-- Start Material for this task --

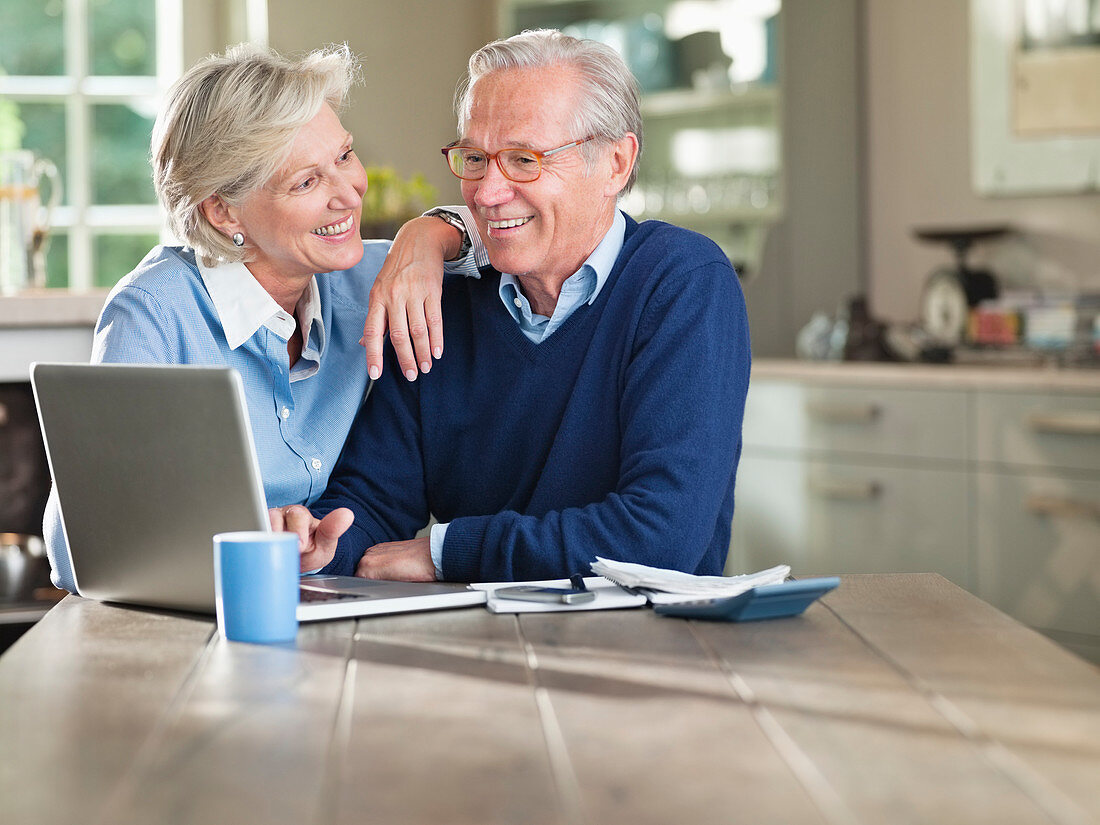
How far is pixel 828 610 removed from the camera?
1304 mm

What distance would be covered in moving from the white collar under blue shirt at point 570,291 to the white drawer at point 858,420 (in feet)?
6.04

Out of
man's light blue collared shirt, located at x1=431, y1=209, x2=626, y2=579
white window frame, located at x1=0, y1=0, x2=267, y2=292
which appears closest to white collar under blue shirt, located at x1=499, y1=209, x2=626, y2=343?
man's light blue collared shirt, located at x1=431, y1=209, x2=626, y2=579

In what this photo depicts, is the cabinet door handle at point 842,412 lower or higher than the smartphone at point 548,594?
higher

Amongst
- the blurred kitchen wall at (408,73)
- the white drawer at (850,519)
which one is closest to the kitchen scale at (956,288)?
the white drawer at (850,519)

-- End Material for this task --
-- Start Material for this task --

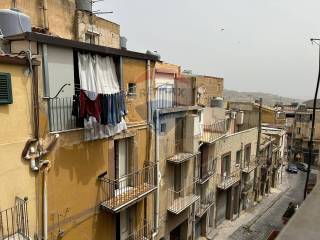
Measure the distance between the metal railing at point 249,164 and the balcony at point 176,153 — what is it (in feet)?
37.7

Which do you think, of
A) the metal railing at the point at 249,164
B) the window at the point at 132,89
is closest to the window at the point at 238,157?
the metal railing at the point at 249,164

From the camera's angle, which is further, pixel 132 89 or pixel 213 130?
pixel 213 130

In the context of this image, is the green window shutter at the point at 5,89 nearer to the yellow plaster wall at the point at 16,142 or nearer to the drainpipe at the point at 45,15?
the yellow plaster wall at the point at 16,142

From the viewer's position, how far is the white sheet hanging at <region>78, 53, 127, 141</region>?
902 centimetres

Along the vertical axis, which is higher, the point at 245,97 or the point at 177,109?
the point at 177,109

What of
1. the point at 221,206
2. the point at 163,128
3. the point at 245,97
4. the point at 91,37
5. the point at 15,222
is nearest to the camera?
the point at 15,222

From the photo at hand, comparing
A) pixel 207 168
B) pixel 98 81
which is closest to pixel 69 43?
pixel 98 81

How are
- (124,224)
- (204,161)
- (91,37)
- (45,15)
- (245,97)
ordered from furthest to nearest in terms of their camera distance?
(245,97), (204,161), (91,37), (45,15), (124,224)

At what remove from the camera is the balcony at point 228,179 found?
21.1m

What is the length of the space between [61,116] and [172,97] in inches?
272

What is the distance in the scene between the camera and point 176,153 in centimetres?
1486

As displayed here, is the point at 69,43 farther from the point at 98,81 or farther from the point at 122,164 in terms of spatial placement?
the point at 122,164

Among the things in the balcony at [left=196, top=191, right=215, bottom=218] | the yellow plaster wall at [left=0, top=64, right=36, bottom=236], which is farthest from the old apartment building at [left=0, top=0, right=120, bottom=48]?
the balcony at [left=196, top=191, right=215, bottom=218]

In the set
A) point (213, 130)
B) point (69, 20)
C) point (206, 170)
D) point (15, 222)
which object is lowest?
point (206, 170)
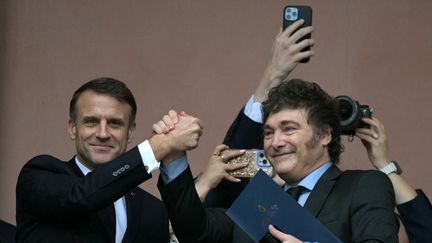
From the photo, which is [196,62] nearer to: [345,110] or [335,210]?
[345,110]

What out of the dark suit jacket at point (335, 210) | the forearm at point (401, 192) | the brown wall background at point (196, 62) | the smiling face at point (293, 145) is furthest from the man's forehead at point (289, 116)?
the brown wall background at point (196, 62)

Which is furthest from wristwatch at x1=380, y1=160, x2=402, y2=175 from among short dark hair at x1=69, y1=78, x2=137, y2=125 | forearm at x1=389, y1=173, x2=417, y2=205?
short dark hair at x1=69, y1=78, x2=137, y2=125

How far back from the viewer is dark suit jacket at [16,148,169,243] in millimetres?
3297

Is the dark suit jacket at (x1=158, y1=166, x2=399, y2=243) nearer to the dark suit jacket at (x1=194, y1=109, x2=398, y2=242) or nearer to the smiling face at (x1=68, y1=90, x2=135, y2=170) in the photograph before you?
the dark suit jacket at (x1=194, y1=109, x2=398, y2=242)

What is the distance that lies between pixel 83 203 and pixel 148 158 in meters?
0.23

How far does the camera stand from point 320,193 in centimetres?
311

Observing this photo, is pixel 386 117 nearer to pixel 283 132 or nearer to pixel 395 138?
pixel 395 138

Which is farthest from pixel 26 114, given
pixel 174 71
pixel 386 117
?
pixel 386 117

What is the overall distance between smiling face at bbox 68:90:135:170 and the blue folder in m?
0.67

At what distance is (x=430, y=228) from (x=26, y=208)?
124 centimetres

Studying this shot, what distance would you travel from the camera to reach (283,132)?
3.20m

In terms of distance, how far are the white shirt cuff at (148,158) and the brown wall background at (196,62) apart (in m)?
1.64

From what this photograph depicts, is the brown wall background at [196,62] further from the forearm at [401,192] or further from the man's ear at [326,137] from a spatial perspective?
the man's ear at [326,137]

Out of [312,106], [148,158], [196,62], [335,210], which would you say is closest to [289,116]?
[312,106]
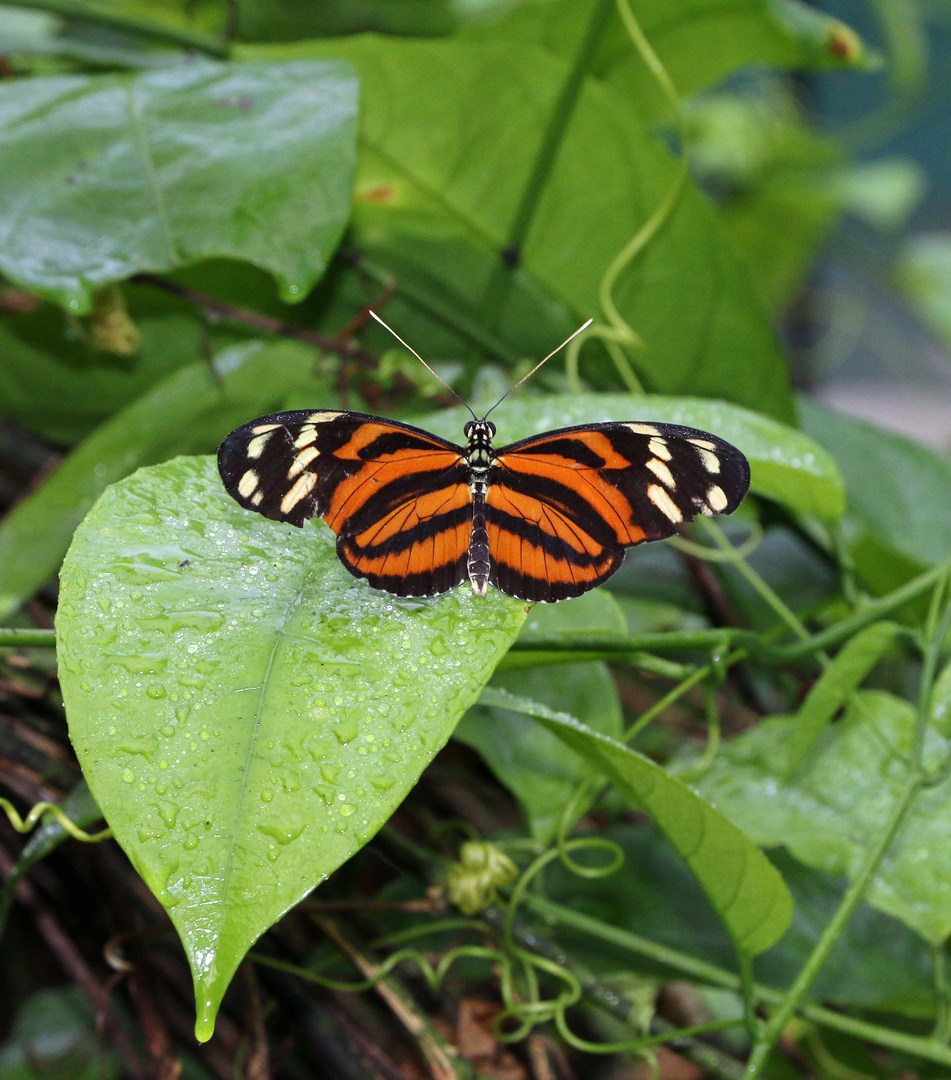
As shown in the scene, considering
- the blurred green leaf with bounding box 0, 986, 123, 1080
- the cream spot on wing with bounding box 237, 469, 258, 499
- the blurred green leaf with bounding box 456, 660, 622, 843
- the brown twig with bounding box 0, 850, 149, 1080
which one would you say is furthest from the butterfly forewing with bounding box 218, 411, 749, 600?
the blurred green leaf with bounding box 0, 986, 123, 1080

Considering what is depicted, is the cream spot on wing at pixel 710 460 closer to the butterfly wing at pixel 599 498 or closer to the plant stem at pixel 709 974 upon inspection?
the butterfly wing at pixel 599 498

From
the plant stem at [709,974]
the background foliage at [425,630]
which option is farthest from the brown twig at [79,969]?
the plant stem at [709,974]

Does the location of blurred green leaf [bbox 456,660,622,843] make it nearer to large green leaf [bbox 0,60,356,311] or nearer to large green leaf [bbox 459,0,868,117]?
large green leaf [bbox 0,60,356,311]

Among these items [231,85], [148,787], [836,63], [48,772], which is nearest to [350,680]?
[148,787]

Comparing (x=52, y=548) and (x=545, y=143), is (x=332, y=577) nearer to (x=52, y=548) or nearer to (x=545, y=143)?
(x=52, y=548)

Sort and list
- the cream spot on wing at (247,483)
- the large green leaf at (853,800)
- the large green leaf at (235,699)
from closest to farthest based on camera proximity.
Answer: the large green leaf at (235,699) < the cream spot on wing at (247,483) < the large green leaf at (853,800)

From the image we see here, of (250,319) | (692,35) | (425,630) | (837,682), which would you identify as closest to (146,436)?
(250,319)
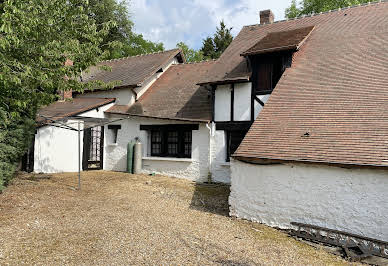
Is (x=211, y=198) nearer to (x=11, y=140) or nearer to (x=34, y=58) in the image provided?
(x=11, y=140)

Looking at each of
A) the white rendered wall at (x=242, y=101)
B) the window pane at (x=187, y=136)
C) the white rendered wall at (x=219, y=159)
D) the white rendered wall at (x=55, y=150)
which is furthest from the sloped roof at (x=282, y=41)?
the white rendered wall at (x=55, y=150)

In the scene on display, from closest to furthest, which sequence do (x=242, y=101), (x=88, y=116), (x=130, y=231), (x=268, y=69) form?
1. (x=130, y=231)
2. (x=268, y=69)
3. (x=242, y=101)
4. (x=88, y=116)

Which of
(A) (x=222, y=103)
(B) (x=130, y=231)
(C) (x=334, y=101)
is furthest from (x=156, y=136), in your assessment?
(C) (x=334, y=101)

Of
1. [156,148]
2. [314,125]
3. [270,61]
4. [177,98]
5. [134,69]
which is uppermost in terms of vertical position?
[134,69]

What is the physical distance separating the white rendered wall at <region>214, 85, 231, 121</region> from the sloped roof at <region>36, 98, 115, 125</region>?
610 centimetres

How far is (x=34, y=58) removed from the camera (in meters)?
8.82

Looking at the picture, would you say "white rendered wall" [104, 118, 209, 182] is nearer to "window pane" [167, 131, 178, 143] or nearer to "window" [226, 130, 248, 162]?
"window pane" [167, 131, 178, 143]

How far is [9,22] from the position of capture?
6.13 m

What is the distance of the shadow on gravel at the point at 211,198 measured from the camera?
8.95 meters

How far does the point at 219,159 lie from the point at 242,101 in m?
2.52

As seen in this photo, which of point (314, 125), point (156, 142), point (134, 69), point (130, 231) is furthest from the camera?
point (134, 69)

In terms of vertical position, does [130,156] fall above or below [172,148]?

-- End Material for this task --
-- Start Material for this task --

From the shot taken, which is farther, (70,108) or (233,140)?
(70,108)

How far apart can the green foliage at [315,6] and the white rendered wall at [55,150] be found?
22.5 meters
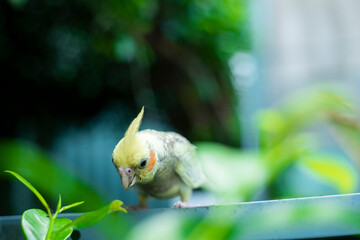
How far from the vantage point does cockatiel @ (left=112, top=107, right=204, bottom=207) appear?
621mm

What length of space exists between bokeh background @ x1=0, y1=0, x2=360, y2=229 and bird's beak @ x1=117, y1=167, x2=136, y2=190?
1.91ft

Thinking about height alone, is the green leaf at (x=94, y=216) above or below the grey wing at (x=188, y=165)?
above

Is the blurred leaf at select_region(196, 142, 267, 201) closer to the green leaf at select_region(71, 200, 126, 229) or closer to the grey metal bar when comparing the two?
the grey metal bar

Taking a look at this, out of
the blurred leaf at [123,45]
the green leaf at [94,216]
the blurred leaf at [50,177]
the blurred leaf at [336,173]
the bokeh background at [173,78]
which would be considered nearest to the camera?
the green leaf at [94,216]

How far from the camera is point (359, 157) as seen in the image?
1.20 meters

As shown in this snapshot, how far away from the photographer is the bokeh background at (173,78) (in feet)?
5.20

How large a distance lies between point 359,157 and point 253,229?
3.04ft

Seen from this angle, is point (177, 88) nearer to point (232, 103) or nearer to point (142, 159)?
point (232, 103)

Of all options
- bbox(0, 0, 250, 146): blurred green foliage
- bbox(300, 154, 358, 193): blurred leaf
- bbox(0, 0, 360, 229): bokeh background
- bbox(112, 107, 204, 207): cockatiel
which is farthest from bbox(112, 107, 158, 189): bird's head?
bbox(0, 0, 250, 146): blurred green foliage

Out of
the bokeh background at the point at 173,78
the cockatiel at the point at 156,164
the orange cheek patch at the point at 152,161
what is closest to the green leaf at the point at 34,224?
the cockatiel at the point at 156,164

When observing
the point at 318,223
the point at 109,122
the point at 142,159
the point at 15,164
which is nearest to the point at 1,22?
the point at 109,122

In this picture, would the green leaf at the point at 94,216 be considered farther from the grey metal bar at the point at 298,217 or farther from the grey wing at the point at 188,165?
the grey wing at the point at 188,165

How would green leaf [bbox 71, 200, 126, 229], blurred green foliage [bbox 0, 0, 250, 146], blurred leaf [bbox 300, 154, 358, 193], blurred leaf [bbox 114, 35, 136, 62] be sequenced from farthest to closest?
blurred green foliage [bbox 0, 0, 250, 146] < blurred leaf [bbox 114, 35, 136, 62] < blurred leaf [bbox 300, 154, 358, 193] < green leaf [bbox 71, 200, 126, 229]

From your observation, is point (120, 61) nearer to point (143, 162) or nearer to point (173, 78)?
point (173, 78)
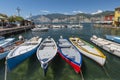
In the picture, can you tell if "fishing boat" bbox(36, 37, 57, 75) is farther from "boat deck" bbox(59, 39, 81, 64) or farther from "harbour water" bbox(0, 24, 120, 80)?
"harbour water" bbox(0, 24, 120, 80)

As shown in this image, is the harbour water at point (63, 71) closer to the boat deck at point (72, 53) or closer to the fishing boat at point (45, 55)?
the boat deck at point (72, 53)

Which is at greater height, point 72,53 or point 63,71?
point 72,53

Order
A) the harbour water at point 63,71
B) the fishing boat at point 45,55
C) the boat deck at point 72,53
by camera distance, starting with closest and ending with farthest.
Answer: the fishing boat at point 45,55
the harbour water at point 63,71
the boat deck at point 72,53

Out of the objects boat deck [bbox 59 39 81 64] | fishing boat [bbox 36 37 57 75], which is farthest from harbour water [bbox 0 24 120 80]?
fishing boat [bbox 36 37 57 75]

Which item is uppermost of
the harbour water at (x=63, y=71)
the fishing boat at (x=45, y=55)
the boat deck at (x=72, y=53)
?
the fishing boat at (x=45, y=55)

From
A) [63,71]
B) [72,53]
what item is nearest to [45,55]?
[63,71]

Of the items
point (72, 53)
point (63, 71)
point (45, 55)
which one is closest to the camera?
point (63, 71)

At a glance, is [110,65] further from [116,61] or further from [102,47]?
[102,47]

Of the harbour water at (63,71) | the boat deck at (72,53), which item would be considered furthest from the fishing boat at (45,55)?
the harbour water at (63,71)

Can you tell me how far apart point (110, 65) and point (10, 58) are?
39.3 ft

-- End Material for this task --

Work required:
Please reproduce only the records starting at the line that contains "Looking at each of" and ending at the line that contains "In terms of vertical position, does", switching "sloped roof" to "pitched roof" and leaving everything else unchanged.

Written answer:
Looking at each of
A) the white rendered wall at (x=242, y=101)
B) the window pane at (x=187, y=136)
C) the white rendered wall at (x=219, y=159)
D) the white rendered wall at (x=55, y=150)
which is furthest from the pitched roof at (x=282, y=41)?
the white rendered wall at (x=55, y=150)

In the scene on display, from closest to furthest, which sequence do (x=242, y=101), (x=88, y=116), (x=130, y=231), (x=268, y=69) form?
1. (x=130, y=231)
2. (x=268, y=69)
3. (x=242, y=101)
4. (x=88, y=116)

Which of
(A) (x=222, y=103)
(B) (x=130, y=231)
(C) (x=334, y=101)
is furthest from (x=156, y=136), in your assessment?
(C) (x=334, y=101)

Of
1. [156,148]
2. [314,125]
3. [270,61]
4. [177,98]
5. [134,69]
which is uppermost in terms of vertical position?
[134,69]

What is the physical distance separating the white rendered wall at <region>214, 85, 231, 121</region> from the pitched roof at <region>36, 98, 115, 125</region>?
610 centimetres

How far is (x=34, y=58) removed from the camera (in meters)?
8.82

Looking at the picture, would you say "white rendered wall" [104, 118, 209, 182] is nearer to "window pane" [167, 131, 178, 143] or nearer to "window" [226, 130, 248, 162]?
"window pane" [167, 131, 178, 143]

How far is [9,22] from the position of capture?
6.13 m

What is the distance of the shadow on gravel at the point at 211,198 measured from the camera?
8.95 meters

How far does the point at 219,159 lie from the point at 242,101 in m?
2.52

As seen in this photo, which of point (314, 125), point (156, 142), point (134, 69), point (130, 231) is furthest from the camera?
point (134, 69)

In terms of vertical position, does [130,156] fall above or below [172,148]?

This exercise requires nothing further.